También se esconde en estos hermosos versos el placer de crear y leer poesía que es un elemento central en la obra de este poeta que usa la poesía como pasaporte para llegar a otros lugares y para adentrarse en sí mismo. Es que para entender plenamente la obra de Gutiérrez Vega hay que tener siempre en mente que toda su obra se fundamenta en un profundo y genuino placer por la vida:
Renunciaré a todo menos a la vida, viviré cada minuto con los ojos abiertos sin esperar otra cosa que la salida del sol. Así, cada minuto equivaldrá a una vida entera.(“Canto del Despotado de Morea, VI”)
Ese placer de vivir que desemboca en una sensata ética hedonista, lleva al poeta a dar gracias por las cosas más sencillas y necesarias de la vida, pero sobre todo lo lleva a apreciar el humor que se puede convertir hasta en una herramienta política:
Esta risa no es una revancha, es una manera clandestina de hacer una revolución absolutamente inútil.(“Afirmaciones de perplejidad ante el paso del tiempo, II”)
Ese hedonismo que reconoce el absurdo de la vida –reconocimiento paradójico en este poeta, dada la fe religiosa que sustenta– lo lleva a adoptar como héroe o modelo vital a los actores del clásico cine mudo estadounidense, especialmente a Buster Keaton –“todos debemos recordar el cine mudo / y homenajear en silencio / a Buster Keaton”, “El Juicio”– quien aparece aquí como un santo ingenuo pero sabio, ya que se convierte en la metáfora de dos conceptos centrales en la poesía de Gutiérrez Vega: el deleite de la vida y el reconocimiento del sinsentido que, paradójicamente, la sustenta.
Por medio de la poesía –en muchos casos, por su propia poesía– el poeta llega a apreciar la vida con tal intensidad que lo poético surge justa y precisamente en el momento mismo de contacto con otro mundo, en una cultura diferente a la suya.

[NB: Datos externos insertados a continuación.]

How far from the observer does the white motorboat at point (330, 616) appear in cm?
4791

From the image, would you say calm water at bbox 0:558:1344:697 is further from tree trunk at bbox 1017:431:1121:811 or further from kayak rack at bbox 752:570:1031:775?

Por ello es que su entrada a Puerto Rico se da por la lectura de la poesía de Palés Matos y, para hablarnos a los puertorriqueños como colectividad, le habla a nuestro gran poeta:
Van sus Antillas dando tumbos de ser y de no ser, van siendo ellas con la oscura certeza de la carne abiertas a su designio de alegría, con un destino que no es de ellas y es, pues, a su alma no la atan cadenas ni cañones.(“Un recado para Luis Palés Matos”)
Por Palés, por su poesía, entrevé el conflictivo placer de vivir en nuestra isla –esa “oscura certeza de la carne”– y también por el gran poeta llega a la colectividad, a nosotros como grupo, de la misma forma que por la poesía de Seferis llegaba a Grecia, por la de Wordsworth, a Inglaterra y por la de López Velarde, a su propio México profundo. Es por ello que creo –y tengo la certeza de que mi tesis no está errada– que la obra de Hugo Gutiérrez Vega es, en verdad y por suerte para sus lectores, un pasaporte para la poesía, para la poesía mexicana de la cual es ya parte de su canon, y para la poesía, así sola, poesía gloriosamente a secas.